__PROBLEM DESCRIPTION__
Count the lines in the records below that contain the string "road", and give only the number.

__DATA PROVIDED__
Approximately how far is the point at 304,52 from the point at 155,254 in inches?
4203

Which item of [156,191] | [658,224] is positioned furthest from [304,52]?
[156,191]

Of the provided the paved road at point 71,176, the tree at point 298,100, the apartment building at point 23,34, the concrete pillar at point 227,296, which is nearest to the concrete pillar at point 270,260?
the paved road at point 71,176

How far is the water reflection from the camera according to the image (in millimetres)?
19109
--
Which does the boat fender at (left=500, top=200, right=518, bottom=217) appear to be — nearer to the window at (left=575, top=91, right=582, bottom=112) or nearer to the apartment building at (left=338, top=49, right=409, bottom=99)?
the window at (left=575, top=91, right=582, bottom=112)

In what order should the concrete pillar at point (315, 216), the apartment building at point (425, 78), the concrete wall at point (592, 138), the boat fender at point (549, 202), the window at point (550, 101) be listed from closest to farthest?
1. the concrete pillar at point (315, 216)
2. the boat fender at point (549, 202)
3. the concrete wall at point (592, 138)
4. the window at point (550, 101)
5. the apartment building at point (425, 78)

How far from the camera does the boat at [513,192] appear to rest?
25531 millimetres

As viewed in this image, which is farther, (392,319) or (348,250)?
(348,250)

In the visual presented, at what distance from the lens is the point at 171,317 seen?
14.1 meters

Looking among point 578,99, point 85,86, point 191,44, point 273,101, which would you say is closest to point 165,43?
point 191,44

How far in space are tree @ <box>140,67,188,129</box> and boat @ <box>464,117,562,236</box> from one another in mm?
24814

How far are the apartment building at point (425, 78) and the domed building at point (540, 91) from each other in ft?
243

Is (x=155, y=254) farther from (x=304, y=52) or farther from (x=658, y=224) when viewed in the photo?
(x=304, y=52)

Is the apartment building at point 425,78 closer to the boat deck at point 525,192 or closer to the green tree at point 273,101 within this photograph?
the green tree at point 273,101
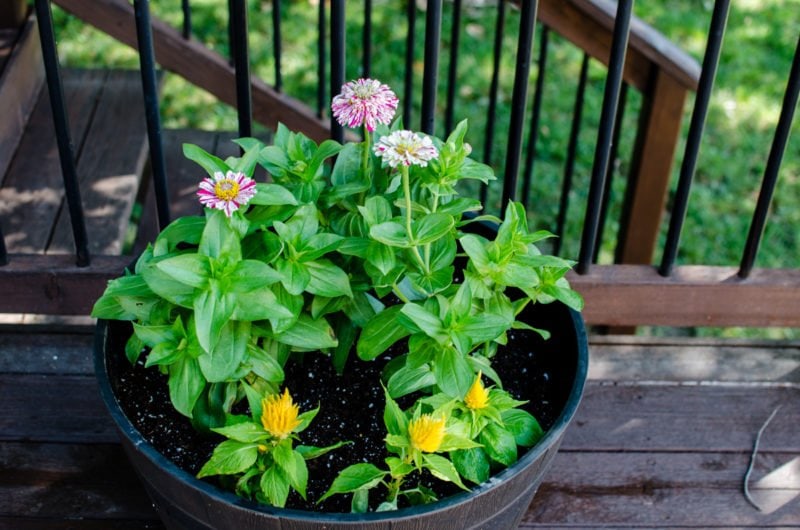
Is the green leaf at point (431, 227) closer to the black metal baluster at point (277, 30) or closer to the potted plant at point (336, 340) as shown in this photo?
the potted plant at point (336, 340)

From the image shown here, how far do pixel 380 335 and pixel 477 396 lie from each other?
---
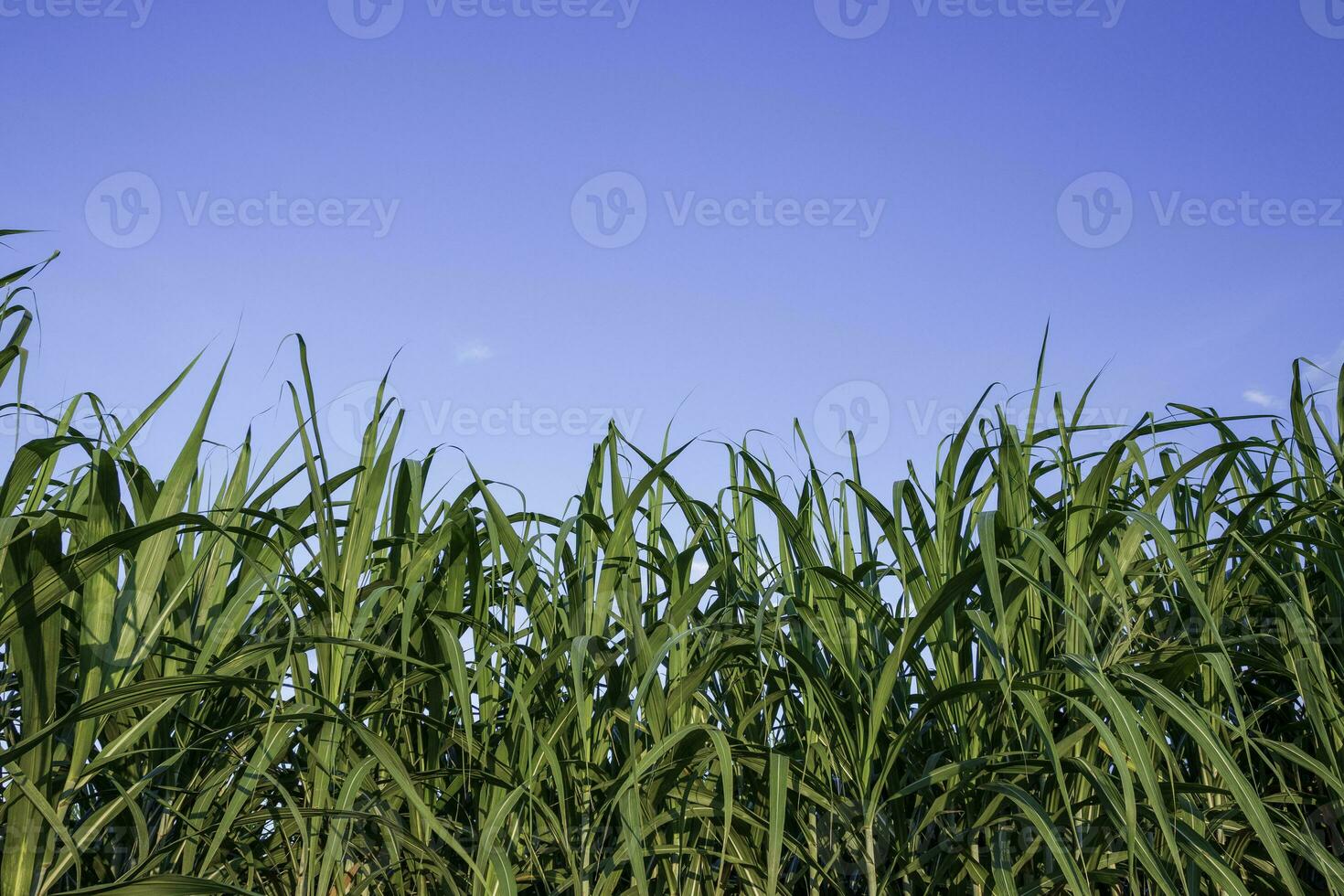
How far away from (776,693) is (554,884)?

__SOLUTION TO THIS TASK__
2